▶ _What you will do_: Write the listing out again, all of it, word for word.

▶ _Data shown_:
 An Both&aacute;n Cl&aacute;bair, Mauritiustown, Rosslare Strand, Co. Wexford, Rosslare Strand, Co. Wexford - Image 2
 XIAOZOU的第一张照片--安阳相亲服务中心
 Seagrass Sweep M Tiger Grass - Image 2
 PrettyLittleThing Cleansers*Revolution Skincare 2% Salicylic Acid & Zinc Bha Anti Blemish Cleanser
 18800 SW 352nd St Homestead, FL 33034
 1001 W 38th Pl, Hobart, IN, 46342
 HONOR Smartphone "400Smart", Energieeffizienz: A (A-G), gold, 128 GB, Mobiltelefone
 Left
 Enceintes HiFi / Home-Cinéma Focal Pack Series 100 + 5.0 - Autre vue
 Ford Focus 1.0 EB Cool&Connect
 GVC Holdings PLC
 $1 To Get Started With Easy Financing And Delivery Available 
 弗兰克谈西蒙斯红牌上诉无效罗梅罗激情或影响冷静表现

▶ _Finished task_:
 An Both&aacute;n Cl&aacute;bair, Mauritiustown, Rosslare Strand, Co. Wexford, Rosslare Strand, Co. Wexford - Image 2
 XIAOZOU的第一张照片--安阳相亲服务中心
 Seagrass Sweep M Tiger Grass - Image 2
 PrettyLittleThing Cleansers*Revolution Skincare 2% Salicylic Acid & Zinc Bha Anti Blemish Cleanser
 18800 SW 352nd St Homestead, FL 33034
 1001 W 38th Pl, Hobart, IN, 46342
 HONOR Smartphone "400Smart", Energieeffizienz: A (A-G), gold, 128 GB, Mobiltelefone
 Left
 Enceintes HiFi / Home-Cinéma Focal Pack Series 100 + 5.0 - Autre vue
 Ford Focus 1.0 EB Cool&Connect
 GVC Holdings PLC
 $1 To Get Started With Easy Financing And Delivery Available 
 弗兰克谈西蒙斯红牌上诉无效罗梅罗激情或影响冷静表现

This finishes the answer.